Convicted serial killer Richard Cottingham is expected to plead guilty Monday to a dance teacher’s 1968 slaying outside Green Acres Mall and admit to murdering four other women whose Nassau County homicide cases have gone unsolved for decades, sources told Newsday.
Cottingham's hearing in Nassau County Court will follow what prosecutors called a historic DNA hit that led to the New Jersey prison inmate’s March indictment in the slaying of Diane Cusick, a 23-year-old mother who never returned home from a trip to buy dance shoes at the Valley Stream mall.
Cottingham, who is known as the “Torso Killer” after dismembering some of his victims, will admit to the New Hyde Park woman’s strangling and get immunity from prosecution in the other four killings as part of his plea deal, sources close to the case told Newsday.
They said a Nassau judge then will sentence Cottingham to 25 years to life in prison for Cusick’s killing during his virtual appearance in a Mineola courtroom from a New Jersey prison.
WHAT TO KNOW
- Convicted serial killer Richard Cottingham is expected to plead guilty Monday to a dance teacher’s 1968 slaying outside Green Acres Mall, sources told Newsday.
- Known as "The Torso Killer, Cottingham also will get immunity from prosecution after admitting guilt in four other Nassau killings as part of a plea deal, sources say.
- He was sentenced to life in prison in June for the 1974 murders of two New Jersey teenage girls he drowned in a motel bathtub and dumped in the woods.
The remains of the four other victims whom Cottingham will admit to killing were found in Nassau County in 1972 and 1973, the sources said.

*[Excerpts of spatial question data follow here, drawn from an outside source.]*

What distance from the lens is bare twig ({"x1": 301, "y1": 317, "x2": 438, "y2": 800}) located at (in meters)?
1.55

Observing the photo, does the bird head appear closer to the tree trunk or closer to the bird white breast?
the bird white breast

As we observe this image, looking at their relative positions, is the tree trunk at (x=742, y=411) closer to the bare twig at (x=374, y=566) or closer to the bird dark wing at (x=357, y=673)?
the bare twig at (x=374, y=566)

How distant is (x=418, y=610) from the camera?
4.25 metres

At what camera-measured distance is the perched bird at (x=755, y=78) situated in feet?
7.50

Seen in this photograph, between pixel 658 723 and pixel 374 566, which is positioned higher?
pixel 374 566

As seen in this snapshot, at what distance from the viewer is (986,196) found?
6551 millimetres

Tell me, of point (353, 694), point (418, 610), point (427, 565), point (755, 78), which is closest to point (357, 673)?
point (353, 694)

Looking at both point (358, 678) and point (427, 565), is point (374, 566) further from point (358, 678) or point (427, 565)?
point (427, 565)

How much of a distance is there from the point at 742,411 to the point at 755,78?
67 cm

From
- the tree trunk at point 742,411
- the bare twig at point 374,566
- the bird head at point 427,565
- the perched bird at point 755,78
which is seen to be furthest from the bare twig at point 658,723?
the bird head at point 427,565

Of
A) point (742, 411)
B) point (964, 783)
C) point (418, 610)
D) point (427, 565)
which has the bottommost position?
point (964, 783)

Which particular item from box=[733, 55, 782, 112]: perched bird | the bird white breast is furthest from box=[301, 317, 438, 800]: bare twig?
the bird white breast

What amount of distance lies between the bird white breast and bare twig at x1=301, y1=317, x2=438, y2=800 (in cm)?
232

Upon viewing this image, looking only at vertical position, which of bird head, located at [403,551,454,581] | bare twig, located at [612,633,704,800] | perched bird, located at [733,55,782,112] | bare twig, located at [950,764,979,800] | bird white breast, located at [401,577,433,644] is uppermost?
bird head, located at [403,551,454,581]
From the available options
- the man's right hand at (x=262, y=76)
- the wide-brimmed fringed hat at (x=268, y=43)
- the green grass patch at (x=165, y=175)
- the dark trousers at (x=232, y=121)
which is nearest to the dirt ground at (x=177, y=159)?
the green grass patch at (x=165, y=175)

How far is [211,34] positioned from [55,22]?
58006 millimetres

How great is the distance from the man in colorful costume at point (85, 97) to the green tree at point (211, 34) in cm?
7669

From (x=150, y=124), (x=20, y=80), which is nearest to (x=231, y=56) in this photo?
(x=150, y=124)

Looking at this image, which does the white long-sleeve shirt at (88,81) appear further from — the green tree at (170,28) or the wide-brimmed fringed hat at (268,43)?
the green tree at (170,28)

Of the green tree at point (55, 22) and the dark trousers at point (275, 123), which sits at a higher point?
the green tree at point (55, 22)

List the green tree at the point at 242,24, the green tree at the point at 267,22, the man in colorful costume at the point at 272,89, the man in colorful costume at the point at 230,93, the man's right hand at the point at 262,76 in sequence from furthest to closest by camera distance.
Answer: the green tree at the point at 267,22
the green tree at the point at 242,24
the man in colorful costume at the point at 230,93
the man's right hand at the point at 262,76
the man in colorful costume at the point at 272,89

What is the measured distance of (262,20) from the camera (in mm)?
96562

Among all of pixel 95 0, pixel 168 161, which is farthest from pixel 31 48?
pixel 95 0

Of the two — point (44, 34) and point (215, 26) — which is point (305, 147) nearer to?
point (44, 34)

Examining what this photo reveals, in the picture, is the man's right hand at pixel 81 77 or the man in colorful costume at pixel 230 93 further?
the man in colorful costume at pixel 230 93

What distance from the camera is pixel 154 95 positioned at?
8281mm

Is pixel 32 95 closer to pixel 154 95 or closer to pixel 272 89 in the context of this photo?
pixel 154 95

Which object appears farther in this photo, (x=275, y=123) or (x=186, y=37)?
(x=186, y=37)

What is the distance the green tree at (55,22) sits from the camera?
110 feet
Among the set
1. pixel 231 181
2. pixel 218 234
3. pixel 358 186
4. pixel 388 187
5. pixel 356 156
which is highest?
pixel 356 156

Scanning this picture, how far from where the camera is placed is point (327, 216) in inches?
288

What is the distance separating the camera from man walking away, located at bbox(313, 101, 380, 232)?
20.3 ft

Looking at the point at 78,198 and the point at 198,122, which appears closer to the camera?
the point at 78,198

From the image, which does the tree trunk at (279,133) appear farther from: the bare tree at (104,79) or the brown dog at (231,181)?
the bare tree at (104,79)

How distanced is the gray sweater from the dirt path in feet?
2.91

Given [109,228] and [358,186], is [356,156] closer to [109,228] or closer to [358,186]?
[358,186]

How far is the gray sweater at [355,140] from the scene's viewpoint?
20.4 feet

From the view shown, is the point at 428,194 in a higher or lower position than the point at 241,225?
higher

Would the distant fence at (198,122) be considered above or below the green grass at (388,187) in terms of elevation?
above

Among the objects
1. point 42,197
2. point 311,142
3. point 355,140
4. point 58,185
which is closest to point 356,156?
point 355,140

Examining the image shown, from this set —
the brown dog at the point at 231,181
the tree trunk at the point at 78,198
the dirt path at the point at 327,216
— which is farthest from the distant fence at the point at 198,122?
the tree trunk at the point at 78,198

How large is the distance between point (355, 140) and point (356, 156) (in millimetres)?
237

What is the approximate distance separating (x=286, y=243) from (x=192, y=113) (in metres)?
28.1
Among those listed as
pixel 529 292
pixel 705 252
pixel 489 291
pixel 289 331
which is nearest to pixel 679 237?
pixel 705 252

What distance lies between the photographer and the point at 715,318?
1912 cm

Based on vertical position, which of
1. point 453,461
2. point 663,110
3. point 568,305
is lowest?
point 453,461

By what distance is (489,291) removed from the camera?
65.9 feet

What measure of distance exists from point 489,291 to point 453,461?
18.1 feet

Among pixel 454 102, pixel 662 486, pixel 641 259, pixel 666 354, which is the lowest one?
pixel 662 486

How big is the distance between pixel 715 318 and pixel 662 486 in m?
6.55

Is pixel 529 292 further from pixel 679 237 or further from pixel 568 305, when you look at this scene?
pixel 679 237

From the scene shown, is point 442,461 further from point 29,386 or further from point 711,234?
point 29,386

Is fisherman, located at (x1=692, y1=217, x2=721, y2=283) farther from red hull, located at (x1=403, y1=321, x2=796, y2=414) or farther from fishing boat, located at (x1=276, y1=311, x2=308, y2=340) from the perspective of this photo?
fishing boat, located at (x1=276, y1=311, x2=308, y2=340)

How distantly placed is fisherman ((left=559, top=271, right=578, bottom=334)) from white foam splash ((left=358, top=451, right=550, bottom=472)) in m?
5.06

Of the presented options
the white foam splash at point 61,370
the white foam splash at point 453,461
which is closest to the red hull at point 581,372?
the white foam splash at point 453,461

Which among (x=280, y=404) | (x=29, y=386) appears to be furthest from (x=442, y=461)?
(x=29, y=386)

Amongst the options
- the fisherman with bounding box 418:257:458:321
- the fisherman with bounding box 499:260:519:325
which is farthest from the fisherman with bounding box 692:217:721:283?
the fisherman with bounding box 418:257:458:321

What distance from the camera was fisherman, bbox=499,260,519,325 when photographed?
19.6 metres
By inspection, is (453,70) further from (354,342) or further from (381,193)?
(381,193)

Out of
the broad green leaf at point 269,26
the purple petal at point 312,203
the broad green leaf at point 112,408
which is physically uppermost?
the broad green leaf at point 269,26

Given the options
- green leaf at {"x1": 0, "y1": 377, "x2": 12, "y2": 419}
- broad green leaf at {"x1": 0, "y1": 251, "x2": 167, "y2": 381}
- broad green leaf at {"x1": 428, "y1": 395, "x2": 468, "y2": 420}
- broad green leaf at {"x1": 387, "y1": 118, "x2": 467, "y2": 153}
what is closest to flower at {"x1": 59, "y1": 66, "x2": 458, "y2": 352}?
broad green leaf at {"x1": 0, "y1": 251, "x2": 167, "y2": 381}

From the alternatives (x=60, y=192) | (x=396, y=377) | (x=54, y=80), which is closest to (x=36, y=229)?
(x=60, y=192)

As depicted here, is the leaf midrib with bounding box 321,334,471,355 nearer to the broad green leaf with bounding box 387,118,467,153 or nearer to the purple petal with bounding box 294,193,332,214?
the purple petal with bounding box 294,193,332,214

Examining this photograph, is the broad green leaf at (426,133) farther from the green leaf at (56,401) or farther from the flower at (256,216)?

They said the 76-year-old prisoner’s sentence in Cusick’s case will run consecutive to his other punishments, including life sentences, after convictions in the slayings of numerous women.
Cottingham’s other crimes have included the murders of two women whom he decapitated, also cutting off their hands, in December 1979 in a Times Square hotel room that he set ablaze.
In 1984, a New York City jury convicted him of those murders and the 1980 slaying of a woman at an East 29th Street hotel in Manhattan, whom he strangled and mutilated before setting her on fire. Authorities believe all three victims were sex workers.
At the time of that verdict, Cottingham — a former Manhattan computer programmer and father of three from Lodi, New Jersey — already was serving a prison sentence of 179 years in New Jersey for other murders.
Cottingham began serving prison time in New Jersey in 1981, but he has confessed to multiple murders since.
A New Jersey judge in June sentenced him to life in prison for the 1974 murders of two teenage girls he drowned in a motel bathtub and dumped in the woods.
Cottingham previously confessed crimes to both a Bergen County law enforcement official and Jennifer Weiss, the daughter of one of his Times Square hotel victims.
Weiss has teamed with historian and serial killer expert Peter Vronsky, who is writing a book about Cottingham, to help extract admissions from him, Newsday reported earlier this year.
Weiss and Vronsky provided “very, very useful information” in Cusick’s case, Nassau police said after Cottingham’s June arraignment.
The break in Cusick’s cold case came after Nassau authorities said they retested a semen sample from the crime scene, uploaded the profile into a national index and got a perfect match to Cottingham.
Nassau District Attorney Anne Donnelly said after Cottingham’s arraignment that it was believed to be the oldest DNA hit to lead to a prosecution in the United States.
Law enforcement officials previously had tried for a DNA match, but technology hadn’t progressed to where a match was possible.
In addition, the DNA profile of Cottingham, whose incarceration began in an era when offender DNA wasn’t collected, wasn’t in a national index until 2005.
Nassau authorities said they believe Cottingham posed as mall security or a police officer to approach Cusick before raping and killing her.
In the early morning of Feb. 16, 1968, Cusick’s father found her battered body in the back seat of the family’s 1961 Plymouth Valiant in the mall parking lot and called police.
Authorities said at the time that tape had been wound around Cusick’s mouth and neck, her face was bloodied, some of her clothing was torn and she had been sexually assaulted.
Cusick’s parents went looking for her when she didn’t return home after saying she planned to stop at the shopping center after leaving the Oceanside dance studio where she taught children’s lessons.
Cusick’s daughter, Darlene Altman, told Newsday in an exclusive interview days after Cottingham’s arraignment that she had waited a lifetime to hear that her mother’s killer would have to answer for the crime.
“It’s like relief, relief that something now is finally actually happening,” Altman, who was 4 when her mother died, told Newsday.